Training Customization

Adjust Training Parameters

Edit finetune_codette_unsloth.py:

config = CodetteTrainingConfig(
    # Increase training duration
    num_train_epochs = 5,  # Default: 3
    
    # Improve quality (slower)
    per_device_train_batch_size = 8,  # Default: 4
    
    # Different learning rate
    learning_rate = 5e-4,  # Default: 2e-4
    
    # More LoRA capacity (slower)
    lora_rank = 32,  # Default: 16
)

Use Different Base Model

config.model_name = "unsloth/llama-3-70b-bnb-4bit"  # Larger (slower)
# or
config.model_name = "unsloth/phi-2-bnb-4bit"      # Smaller (faster)

Performance Expectations

Before Fine-Tuning

Q: "Explain QuantumSpiderweb"
A: [Generic response about quantum computing...]
❌ Doesn't understand Codette architecture

After Fine-Tuning

Q: "Explain QuantumSpiderweb"
A: "The QuantumSpiderweb is a 5-dimensional cognitive graph 
with dimensions of Ψ (thought), Φ (emotion), λ (space), τ (time), 
and χ (speed).
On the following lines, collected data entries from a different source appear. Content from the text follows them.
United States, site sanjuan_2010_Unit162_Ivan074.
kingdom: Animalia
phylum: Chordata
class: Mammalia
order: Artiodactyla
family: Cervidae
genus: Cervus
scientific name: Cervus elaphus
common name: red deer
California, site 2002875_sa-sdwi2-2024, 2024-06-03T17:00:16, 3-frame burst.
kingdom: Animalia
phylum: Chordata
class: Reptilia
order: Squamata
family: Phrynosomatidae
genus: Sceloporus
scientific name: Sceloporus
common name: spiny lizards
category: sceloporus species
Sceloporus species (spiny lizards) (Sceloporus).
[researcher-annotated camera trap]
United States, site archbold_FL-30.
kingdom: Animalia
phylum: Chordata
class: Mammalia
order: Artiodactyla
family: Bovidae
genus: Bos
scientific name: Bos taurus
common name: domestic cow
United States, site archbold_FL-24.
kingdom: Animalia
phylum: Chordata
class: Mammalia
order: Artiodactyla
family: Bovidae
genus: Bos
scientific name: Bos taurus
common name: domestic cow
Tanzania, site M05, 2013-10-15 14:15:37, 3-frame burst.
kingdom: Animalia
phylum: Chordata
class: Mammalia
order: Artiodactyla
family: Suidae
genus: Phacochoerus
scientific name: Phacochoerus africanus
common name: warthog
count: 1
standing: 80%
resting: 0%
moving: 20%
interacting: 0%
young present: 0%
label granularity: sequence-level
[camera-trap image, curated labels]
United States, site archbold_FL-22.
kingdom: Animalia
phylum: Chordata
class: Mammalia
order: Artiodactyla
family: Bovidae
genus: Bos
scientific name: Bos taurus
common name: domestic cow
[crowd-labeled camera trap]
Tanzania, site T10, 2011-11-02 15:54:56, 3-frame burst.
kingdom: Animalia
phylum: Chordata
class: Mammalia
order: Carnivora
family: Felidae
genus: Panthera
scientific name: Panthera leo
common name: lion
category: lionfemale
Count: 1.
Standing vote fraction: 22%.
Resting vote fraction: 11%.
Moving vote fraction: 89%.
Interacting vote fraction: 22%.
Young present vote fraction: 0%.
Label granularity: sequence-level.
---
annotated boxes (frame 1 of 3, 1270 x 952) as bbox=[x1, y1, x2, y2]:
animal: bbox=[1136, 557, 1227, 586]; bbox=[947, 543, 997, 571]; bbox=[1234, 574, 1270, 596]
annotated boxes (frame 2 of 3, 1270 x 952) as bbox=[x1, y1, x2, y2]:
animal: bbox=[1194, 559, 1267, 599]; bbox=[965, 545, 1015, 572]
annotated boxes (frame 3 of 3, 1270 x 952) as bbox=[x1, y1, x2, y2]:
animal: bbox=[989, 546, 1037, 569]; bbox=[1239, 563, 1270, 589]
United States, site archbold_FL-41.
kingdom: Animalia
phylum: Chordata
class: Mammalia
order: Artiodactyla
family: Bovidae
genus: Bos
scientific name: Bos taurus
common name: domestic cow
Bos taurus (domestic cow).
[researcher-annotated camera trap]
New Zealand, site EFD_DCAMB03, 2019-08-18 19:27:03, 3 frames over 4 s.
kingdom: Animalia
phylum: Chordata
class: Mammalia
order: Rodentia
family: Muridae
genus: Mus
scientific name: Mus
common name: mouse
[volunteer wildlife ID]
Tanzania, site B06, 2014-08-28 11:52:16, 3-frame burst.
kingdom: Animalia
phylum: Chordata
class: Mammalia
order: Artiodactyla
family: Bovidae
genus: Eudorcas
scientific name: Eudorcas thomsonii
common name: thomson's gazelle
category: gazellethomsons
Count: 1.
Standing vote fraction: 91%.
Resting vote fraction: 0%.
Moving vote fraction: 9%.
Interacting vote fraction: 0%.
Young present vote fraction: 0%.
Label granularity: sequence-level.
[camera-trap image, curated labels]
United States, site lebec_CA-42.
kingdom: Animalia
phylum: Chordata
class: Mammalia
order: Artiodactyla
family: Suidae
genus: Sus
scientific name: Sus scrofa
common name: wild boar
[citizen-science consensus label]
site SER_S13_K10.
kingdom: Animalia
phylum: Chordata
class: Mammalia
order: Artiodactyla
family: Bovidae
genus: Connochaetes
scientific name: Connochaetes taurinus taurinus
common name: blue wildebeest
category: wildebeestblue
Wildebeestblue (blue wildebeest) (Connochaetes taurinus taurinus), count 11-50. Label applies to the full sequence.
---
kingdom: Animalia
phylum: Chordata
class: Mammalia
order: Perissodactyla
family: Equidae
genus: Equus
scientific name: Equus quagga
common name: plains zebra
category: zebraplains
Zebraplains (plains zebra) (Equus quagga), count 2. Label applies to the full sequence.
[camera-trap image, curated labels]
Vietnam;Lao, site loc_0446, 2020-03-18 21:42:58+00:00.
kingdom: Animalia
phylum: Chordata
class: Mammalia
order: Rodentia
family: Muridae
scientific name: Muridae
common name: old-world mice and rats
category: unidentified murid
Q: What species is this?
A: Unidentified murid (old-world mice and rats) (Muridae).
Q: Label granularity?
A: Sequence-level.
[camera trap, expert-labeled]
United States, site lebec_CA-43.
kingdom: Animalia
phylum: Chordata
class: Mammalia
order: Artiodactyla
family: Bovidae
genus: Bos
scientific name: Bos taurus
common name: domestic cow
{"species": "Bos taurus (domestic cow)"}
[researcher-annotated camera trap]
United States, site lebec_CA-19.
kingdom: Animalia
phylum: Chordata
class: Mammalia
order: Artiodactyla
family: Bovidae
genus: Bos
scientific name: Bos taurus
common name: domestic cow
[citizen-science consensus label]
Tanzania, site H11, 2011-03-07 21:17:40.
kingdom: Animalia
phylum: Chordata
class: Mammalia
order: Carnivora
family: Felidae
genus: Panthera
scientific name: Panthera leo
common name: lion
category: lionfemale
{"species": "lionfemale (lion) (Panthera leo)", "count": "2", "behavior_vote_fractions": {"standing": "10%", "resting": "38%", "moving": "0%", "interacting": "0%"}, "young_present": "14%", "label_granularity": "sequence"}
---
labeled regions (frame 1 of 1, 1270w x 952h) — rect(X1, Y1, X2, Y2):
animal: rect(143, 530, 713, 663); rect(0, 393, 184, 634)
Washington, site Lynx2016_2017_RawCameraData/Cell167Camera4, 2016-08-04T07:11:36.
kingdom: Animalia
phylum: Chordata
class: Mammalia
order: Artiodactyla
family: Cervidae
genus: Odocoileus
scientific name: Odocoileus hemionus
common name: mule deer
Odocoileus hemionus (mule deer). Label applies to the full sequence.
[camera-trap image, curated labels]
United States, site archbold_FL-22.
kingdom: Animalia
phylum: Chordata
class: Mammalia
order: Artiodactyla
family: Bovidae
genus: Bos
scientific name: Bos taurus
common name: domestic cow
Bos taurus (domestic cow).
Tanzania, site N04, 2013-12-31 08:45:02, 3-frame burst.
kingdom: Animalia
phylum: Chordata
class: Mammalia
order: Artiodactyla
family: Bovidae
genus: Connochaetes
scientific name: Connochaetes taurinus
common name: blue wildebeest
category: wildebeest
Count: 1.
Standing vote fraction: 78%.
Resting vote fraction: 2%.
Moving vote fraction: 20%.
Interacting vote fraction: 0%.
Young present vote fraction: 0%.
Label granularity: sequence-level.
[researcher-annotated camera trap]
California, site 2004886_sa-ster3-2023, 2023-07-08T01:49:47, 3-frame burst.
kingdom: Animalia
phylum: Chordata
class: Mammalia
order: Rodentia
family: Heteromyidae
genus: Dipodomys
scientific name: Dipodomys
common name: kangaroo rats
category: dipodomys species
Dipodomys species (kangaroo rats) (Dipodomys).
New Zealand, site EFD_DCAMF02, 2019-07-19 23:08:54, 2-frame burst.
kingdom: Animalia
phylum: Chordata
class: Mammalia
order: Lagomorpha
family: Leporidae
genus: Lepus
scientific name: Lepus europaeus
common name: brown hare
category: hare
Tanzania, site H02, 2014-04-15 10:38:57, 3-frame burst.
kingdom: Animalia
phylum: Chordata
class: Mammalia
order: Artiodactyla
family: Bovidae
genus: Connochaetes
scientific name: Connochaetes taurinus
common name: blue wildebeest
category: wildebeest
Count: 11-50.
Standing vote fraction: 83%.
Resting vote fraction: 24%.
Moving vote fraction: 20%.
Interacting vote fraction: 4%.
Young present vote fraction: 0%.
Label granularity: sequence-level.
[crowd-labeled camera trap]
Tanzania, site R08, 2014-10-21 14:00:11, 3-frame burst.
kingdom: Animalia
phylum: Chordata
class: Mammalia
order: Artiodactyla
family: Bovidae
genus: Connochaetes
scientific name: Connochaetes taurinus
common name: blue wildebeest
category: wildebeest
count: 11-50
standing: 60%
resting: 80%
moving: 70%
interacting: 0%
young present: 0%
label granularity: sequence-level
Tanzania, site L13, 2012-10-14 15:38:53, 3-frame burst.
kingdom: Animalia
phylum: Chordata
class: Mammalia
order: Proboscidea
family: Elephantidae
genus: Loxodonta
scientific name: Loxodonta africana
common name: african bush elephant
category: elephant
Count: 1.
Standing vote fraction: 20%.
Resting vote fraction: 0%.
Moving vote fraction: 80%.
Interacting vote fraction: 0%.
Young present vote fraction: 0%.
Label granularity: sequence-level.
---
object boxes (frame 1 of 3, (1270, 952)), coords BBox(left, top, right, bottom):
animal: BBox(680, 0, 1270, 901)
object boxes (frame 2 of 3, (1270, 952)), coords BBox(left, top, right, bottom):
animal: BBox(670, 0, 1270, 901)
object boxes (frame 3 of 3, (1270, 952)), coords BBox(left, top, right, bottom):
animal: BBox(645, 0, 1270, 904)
It propagates thoughts through entanglement..."
✅ Understands Codette-specific concepts

Troubleshooting

"CUDA out of memory"

# In finetune_codette_unsloth.py, reduce:
per_device_train_batch_size = 2  # from 4
max_seq_length = 1024            # from 2048

"Model not found" error in Ollama

# Make sure Ollama service is running
ollama serve

# In another terminal:
ollama create Codette3.0-finetuned -f Modelfile
ollama list  # Verify it's there

"Training is very slow"

Check nvidia-smi (GPU should be >90% utilized)
Increase batch size if VRAM allows
Use a faster GPU (RTX 4090 vs RTX 3060)

Advanced: Continuous Improvement

After deployment, you can retrain with user feedback:

# Collect user feedback
feedback_data = [
    {
        "prompt": "User question",
        "response": "Model response",
        "user_rating": 4.5,  # 1-5 stars
        "user_feedback": "Good, but could be more specific"
    }
]

# Save feedback
import json
with open("feedback.json", "w") as f:
    json.dump(feedback_data, f)

# Retrain with combined data
# (Modify script to load feedback.json + original data)

Monitoring Quality

Use the comparison script:

python test_finetuned.py --compare

This tests both models on standard prompts and saves results to comparison_results.json.

Next Steps

✅ Run: python finetune_codette_unsloth.py
✅ Create: ollama create Codette3.0-finetuned -f models/Modelfile
✅ Test: python test_finetuned.py --chat
✅ Deploy: Update your code to use Codette3.0-finetuned
✅ Monitor: Collect user feedback and iterate

Hardware Requirements

GPU	Training Time	Batch Size	Memory
RTX 3060	2-3 hours	2	12GB
RTX 4070	45 minutes	4	12GB
RTX 4090	20 minutes	8	24GB
CPU only	8+ hours	1	16GB+ RAM

Recommended: RTX 4070 or better

Support

See FINETUNING_GUIDE.md for:

Detailed architecture explanation
Advanced configuration options
Multi-GPU training
Performance optimization
Full troubleshooting guide

Status: ✅ Ready to train!

Run: python finetune_codette_unsloth.py to begin.